Truth is often painful, and the days since President Obama’s reelection have been a salted slugfest. Amid the writhing, I rest my case.  Some Republicans stubbornly insist, of course, that the problem was that Romney wasn’t conservative enough. Really? In his heart, this may be true.   But the real problem is the Republican Party, which would not be recognizable to its patron saint, Ronald Reagan. The party doesn’t need a poll or a focus group. It needs a mirror. 

The truth is, Romney was better than the GOP deserved. Party nitwits undermined him, and the self-righteous tried to bring him down. The nitwits are well-enough known at this point — those farthest-right social conservatives who couldn’t find it in their hearts to keep their traps shut. No abortion for rape or incest? Sit down. Legitimate rape? Put on your clown suit and go play in the street.

Equally damaging were the primary leeches who embarrassed the party and wouldn’t leave the stage. Nine-nine-nine, we’re talking about you, Herman Cain. And Gov. Oops? You, too. And then there were Rick Santorum and Michele Bachmann  .  .  .  .  Did they have a right to persist in their own fantasies? Sure. But not if they were serious about getting a Republican in the White House.

More to the point, the GOP seems willfully clueless. There’s a reason there are so few minorities in the party. There’s a reason women scrambled to the other side. There’s a reason Hispanics, including even Cuban Americans this time, went for Obama. 

The way forward is about love, not war, baby. Women’s reproductive rights need to come off the table. As Haley Barbour suggested long ago, agree to disagree. Compassionate immigration reform, including a path to citizenship, should be the centerpiece of a conservative party’s agenda.

Marginalize or banish those who in any way make African Americans, gays, single women or any other human being feel unwelcome in a party that cherishes the values of limited government, low taxes and freedom.
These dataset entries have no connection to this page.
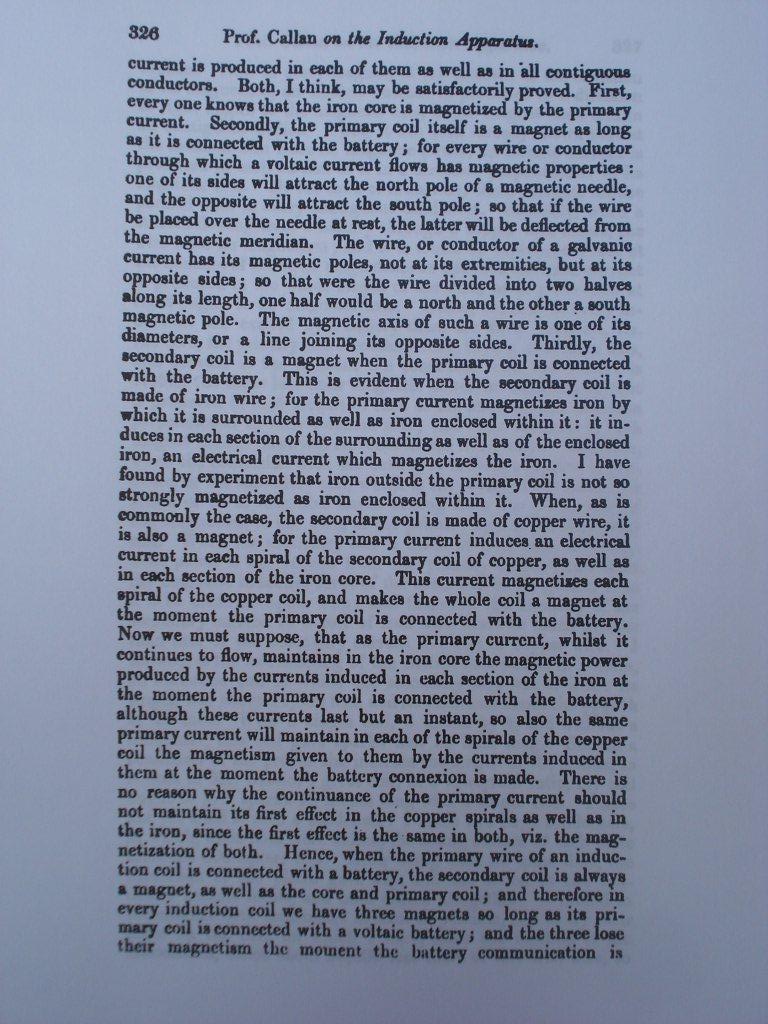 326 Prof. Callan on the Induction Apparatus.

current is produced in each of them as well as in all contiguous conductors. Both, I think, may be satisfactorily proved. First, every one knows that the iron core is magnetized by the primary current. Secondly, the primary coil itself is a magnet as long as it is connected with the battery; for every wire or conductor through which a voltaic current flows has magnetic properties: one of its sides will attract the north pole of a magnetic needle, and the opposite will attract the south pole; so that if the wire be placed over the needle at rest, the latter will be deflected from the magnetic meridian. The wire, or conductor of a galvanic current has its magnetic poles, not at its extremities, but at its opposite sides; so that were the wire divided into two halves along its length, one half would be a north and the other a south magnetic pole. The magnetic axis of such a wire is one of its diameters, or a line joining its opposite sides. Thirdly, the secondary coil is a magnet when the primary coil is connected with the battery. This is evident when the secondary coil is made of iron wire; for the primary current magnetizes iron by which it is surrounded as well as iron enclosed within it: it induces in each section of the surrounding as well as of the enclosed iron, an electrical current which magnetizes the iron. I have found by experiment that iron outside the primary coil is not so strongly magnetized as iron enclosed within it. When, as is commonly the case, the secondary coil is made of copper wire, it is also a magnet; for the primary current induces an electrical current in each spiral of the secondary coil of copper, as well as in each section of the iron core. This current magnetizes each spiral of the copper coil, and makes the whole coil a magnet at the moment the primary coil is connected with the battery. Now we must suppose, that as the primary current, whilst it continues to flow, maintains in the iron core the magnetic power produced by the currents induced in each section of the iron at the moment the primary coil is connected with the battery, although these currents last but an instant, so also the same primary current will maintain in each of the spirals of the copper coil the magnetism given to them by the currents induced in them at the moment the battery connexion is made. There is no reason why the continuance of the primary current should not maintain its first effect in the copper spirals as well as in the iron, since the first effect is the same in both, viz. the magnetization of both. Hence, when the primary wire of an induction coil is connected with a battery, the secondary coil is always a magnet, as well as the core and primary coil; and therefore in every induction coil we have three magnets so long as its primary coil is connected with a voltaic battery; and the three lose their magnetism the moment the battery communication is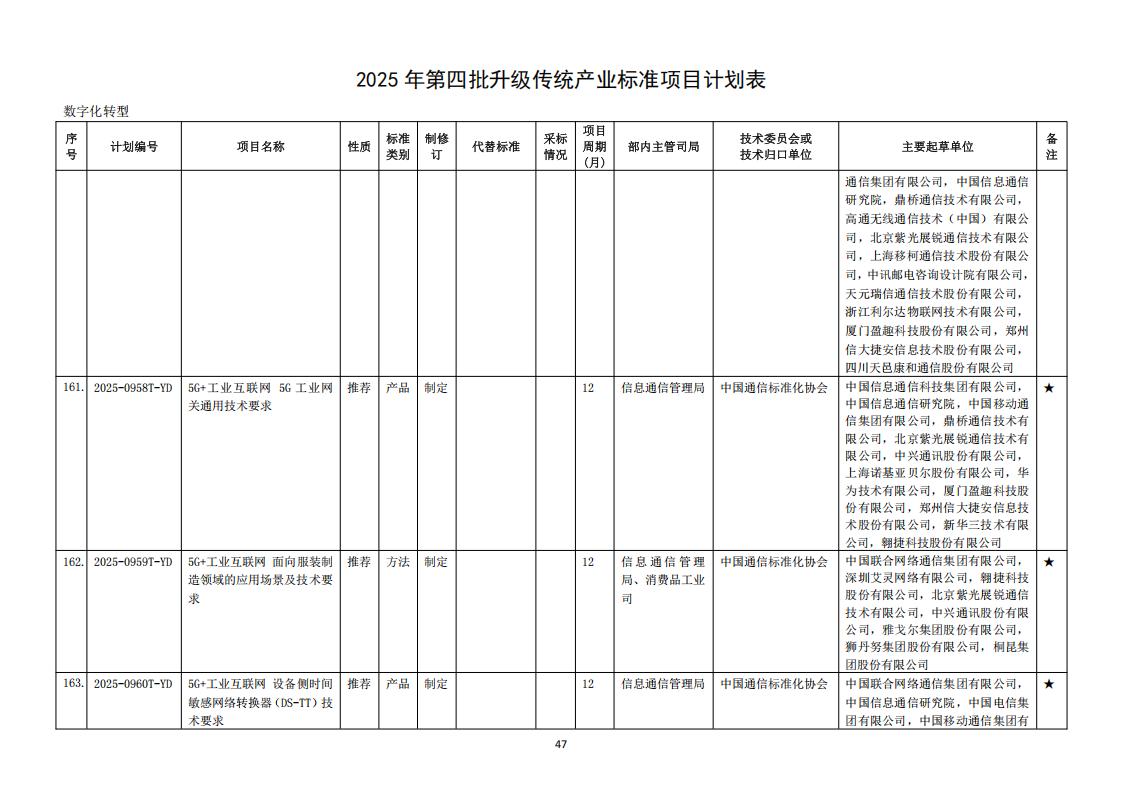 2025 年第四批升级传统产业标准项目计划表

数字化转型

| 序号 | 计划编号 | 项目名称 | 性质 | 标准类别 | 制修订 | 代替标准 | 采标情况 | 项目周期(月) | 部内主管司局 | 技术委员会或技术归口单位 | 主要起草单位 | 备注 |
|---|---|---|---|---|---|---|---|---|---|---|---|---|
| | | | | | | | | | | | 通信集团有限公司，中国信息通信研究院，鼎桥通信技术有限公司，高通无线通信技术（中国）有限公司，北京紫光展锐通信技术有限公司，上海移柯通信技术股份有限公司，中讯邮电咨询设计院有限公司，天元瑞信通信技术股份有限公司，浙江利尔达物联网技术有限公司，厦门盈趣科技股份有限公司，郑州信大捷安信息技术股份有限公司，四川天邑康和通信股份有限公司 | |
| 161. | 2025-0958T-YD | 5G+工业互联网 5G 工业网关通用技术要求 | 推荐 | 产品 | 制定 | | | 12 | 信息通信管理局 | 中国通信标准化协会 | 中国信息通信科技集团有限公司，中国信息通信研究院，中国移动通信集团有限公司，鼎桥通信技术有限公司，北京紫光展锐通信技术有限公司，中兴通讯股份有限公司，上海诺基亚贝尔股份有限公司，华为技术有限公司，厦门盈趣科技股份有限公司，郑州信大捷安信息技术股份有限公司，新华三技术有限公司，翱捷科技股份有限公司 | ★ |
| 162. | 2025-0959T-YD | 5G+工业互联网 面向服装制造领域的应用场景及技术要求 | 推荐 | 方法 | 制定 | | | 12 | 信息通信管理局、消费品工业司 | 中国通信标准化协会 | 中国联合网络通信集团有限公司，深圳艾灵网络有限公司，翱捷科技股份有限公司，北京紫光展锐通信技术有限公司，中兴通讯股份有限公司，雅戈尔集团股份有限公司，狮丹努集团股份有限公司，桐昆集团股份有限公司 | ★ |
| 163. | 2025-0960T-YD | 5G+工业互联网 设备侧时间敏感网络转换器（DS-TT）技术要求 | 推荐 | 产品 | 制定 | | | 12 | 信息通信管理局 | 中国通信标准化协会 | 中国联合网络通信集团有限公司，中国信息通信研究院，中国电信集团有限公司，中国移动通信集团有 | ★ |

47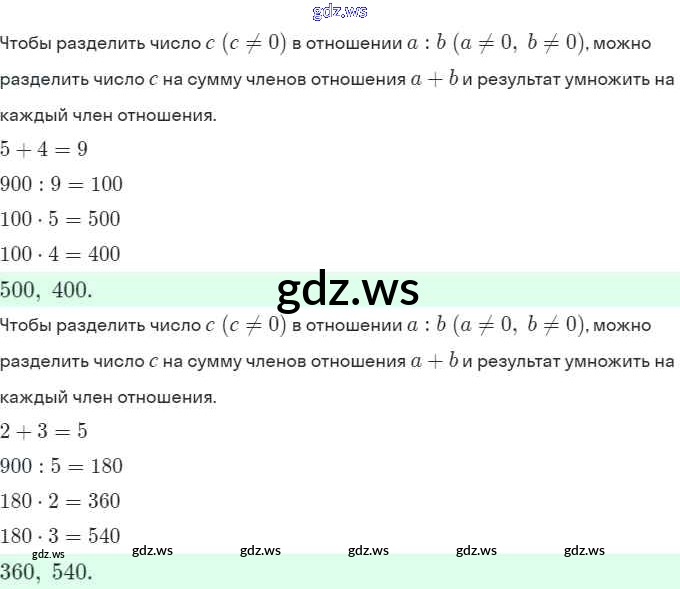 Чтобы разделить число $c$ $(c \neq 0)$ в отношении $a : b$ $(a \neq 0,\ b \neq 0)$, можно разделить число $c$ на сумму членов отношения $a + b$ и результат умножить на каждый член отношения.

$5 + 4 = 9$

$900 : 9 = 100$

$100 \cdot 5 = 500$

$100 \cdot 4 = 400$

$500,\ 400.$

Чтобы разделить число $c$ $(c \neq 0)$ в отношении $a : b$ $(a \neq 0,\ b \neq 0)$, можно разделить число $c$ на сумму членов отношения $a + b$ и результат умножить на каждый член отношения.

$2 + 3 = 5$

$900 : 5 = 180$

$180 \cdot 2 = 360$

$180 \cdot 3 = 540$

$360,\ 540.$

gdz.ws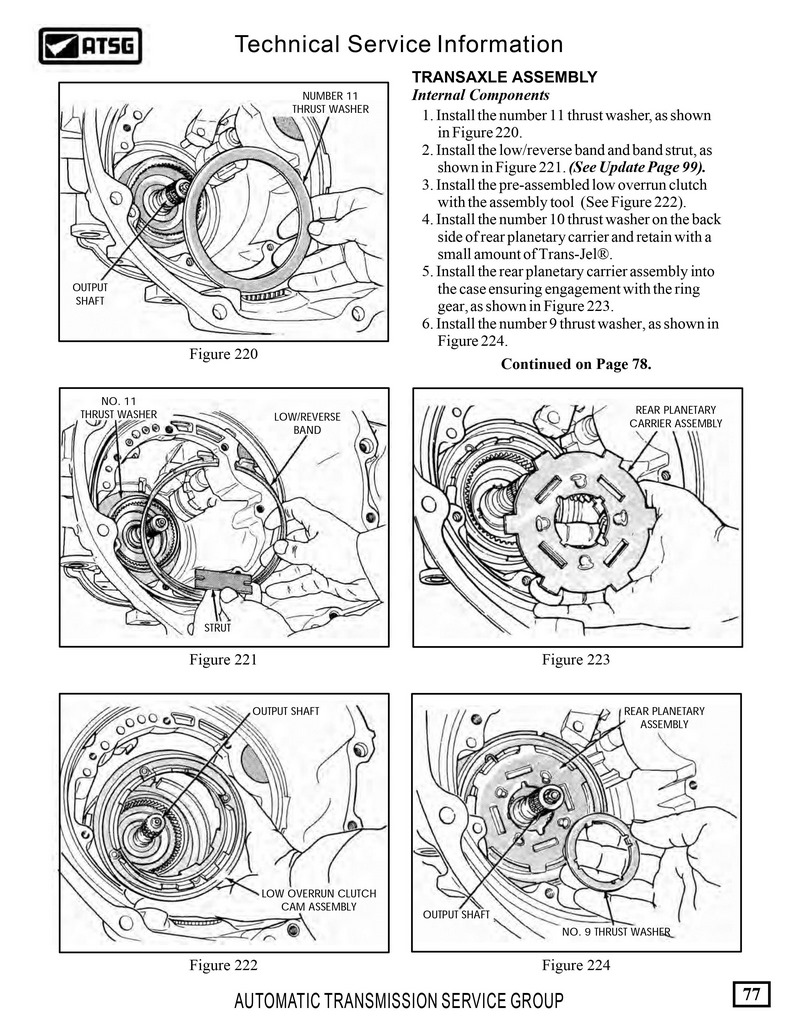 ATSG

Technical Service Information

NUMBER 11
THRUST WASHER

OUTPUT
SHAFT

Figure 220

TRANSAXLE ASSEMBLY
Internal Components
1. Install the number 11 thrust washer, as shown in Figure 220.
2. Install the low/reverse band and band strut, as shown in Figure 221. (See Update Page 99).
3. Install the pre-assembled low overrun clutch with the assembly tool (See Figure 222).
4. Install the number 10 thrust washer on the back side of rear planetary carrier and retain with a small amount of Trans-Jel®.
5. Install the rear planetary carrier assembly into the case ensuring engagement with the ring gear, as shown in Figure 223.
6. Install the number 9 thrust washer, as shown in Figure 224.

Continued on Page 78.

NO. 11
THRUST WASHER

LOW/REVERSE
BAND

STRUT

Figure 221

REAR PLANETARY
CARRIER ASSEMBLY

Figure 223

OUTPUT SHAFT

LOW OVERRUN CLUTCH
CAM ASSEMBLY

Figure 222

REAR PLANETARY
ASSEMBLY

OUTPUT SHAFT

NO. 9 THRUST WASHER

Figure 224

AUTOMATIC TRANSMISSION SERVICE GROUP

77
A large swath of conservative-minded Americans are Democrats and independents by default.

Mitt Romney would have been a fine president and might have won the day but for the party he had to please.

I disagree with Parker on Romney.  As I have made clear in numerous post the guy was a flawed candidate at best.  However, she is point on in terms of the sickness that plagues toe GOP.  It is too bad that she did not remain consistent in her criticisms -  especially early on in the campaign.  Or better yet, during the GOP primaries.  One thing is clear:  until rational conservatives get over their "romnesia" about their own behavior/statements, the GOP most certainly will not begin to reform itself.